O globo, n. 30959, 12/05/2018. Rio, p. 9

 

Uma comunidade refém do medo

Gustavo Goulart

Elenilce Bottari

12/05/2018

 

 

Com seu trabalho comunitário e suas denúncias contra a violência policial, a vereadora Marielle Franco (PSOL), assassinada em março junto com o motorista Anderson Gomes, voltou a jogar luz numa comunidade que vive em guerra e parece, muitas vezes, ter sido esquecida pelo poder público. Após ter ganhado os holofotes do mundo, em 2002, com o filme “Cidade de Deus”, que retratava o crescimento do crime organizado na comunidade da Zona Oeste, a favela hoje pouco mudou. De janeiro até ontem, os 36 mil moradores tiveram que enfrentar pelo menos 121 tiroteios, segundo dados dos aplicativos Onde Tem Tiroteio (OTT) e Fogo Cruzado, o que significa, em média, um confronto por dia.

E, para piorar, muitas vezes é preciso escapar de eventuais balas perdidas no escuro. Na localidade conhecida como Apartamentos (Apês), por exemplo, a luz está desligada há um mês e dez dias. O problema técnico não é resolvido porque nenhum técnico da concessionária de energia quer se arriscar a entrar na Cidade de Deus.
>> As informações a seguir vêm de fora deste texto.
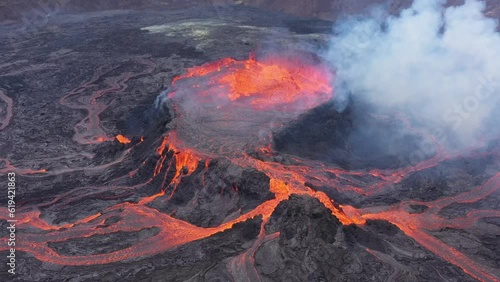 Active volcano with crater and outflowing lava, aerial view, drone video, Fagradalsfjall, Reykjanes Peninsula, Iceland, Europe photo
Ontem, o cotidiano de violência se repetiu. Um tiroteio, desta vez perto da Rua Jessé, na região das Quadras, deixou moradores em pânico. Eles contam que a situação piorou após a morte do capitão Estefan Contreiras, chefe do serviço reservado (P-2) do 18º BPM (Jacarepaguá), morto ao ser abordado por dois bandidos no Pechincha, no último dia 3. Desde então, as operações da polícia na comunidade têm sido constantes. Na quinta-feira, cerca de 50 pessoas enfrentaram o medo e resolveram denunciar ao Ministério Público o que chamam de atrocidades cometidas por PMs. Para ir até o Centro do Rio, alugaram alguns ônibus, que ficaram estacionados perto da Estrada do Gabinal. Antes mesmo de embarcarem, porém, os moradores dizem ter sido intimidados. Acabaram desistindo.
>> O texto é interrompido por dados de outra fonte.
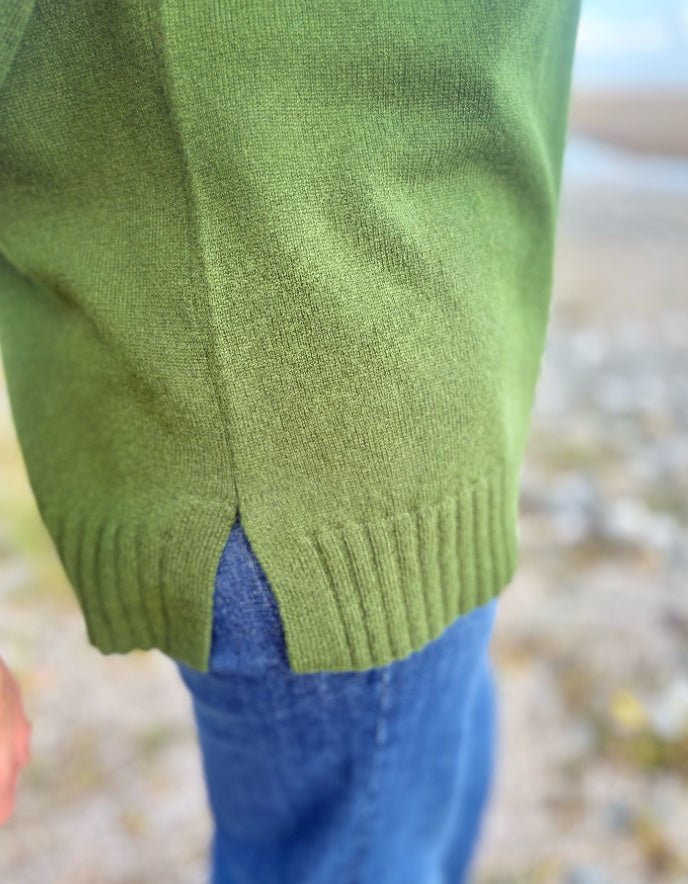 Green sweater sleeve and blue pants against a blurred natural background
— Não sei como vazou, mas, de repente, vários PMs entraram na comunidade, pediram documentos aos motoristas, tiraram fotografias de suas habilitações. Isso foi uma forma de intimidar. Poucos moradores acabaram aparecendo. Por isso, desistimos de ir. E soubemos que, no caminho que o comboio seguiria, havia policiais montando uma blitz de averiguação, outra forma de intimidação — afirmou um dos moradores ao GLOBO.

IDOSA FOI ROUBADA, DIZEM MORADORES

A comissão moradores contaram ter reunido mais de 500 casos de abusos praticados por PMs na Cidade de Deus. Entre eles, o roubo de R$ 30 mil de uma doméstica de mais de 60 anos, que passou a vida economizando para conseguir a quantia, com a qual sonhava comprar uma casa.

— Policiais usaram chaves micha para entrar nas casas de moradores e levar o que vissem. De celulares a aparelhos de som, de televisores a dinheiro. Tínhamos um grupo no WhatsApp com fotos dos estragos, mas os policiais passaram a fazer revistas e a exigir que as pessoas mostrassem seus aparelhos. Eles pediam a senha e vasculhavam a galeria de imagens. Se vissem fotografia relacionada às denúncias, espancavam a pessoa. Apaguei tudo — diz um morador.

Além dos traficantes e dos abusos de policiais — os excessos seriam de PMs dos batalhões de Choque, Operações Especiais, Jacarepaguá e da UPP local —, quem vive na Cidade de Deus enfrenta ainda o medo de uma invasão de milicianos da vizinha Vila Sapê. A área é controlada por Orlando de Araújo, o Orlando de Curicica, suspeito de envolvimento na morte de Marielle, assim como o vereador Marcello Siciliano.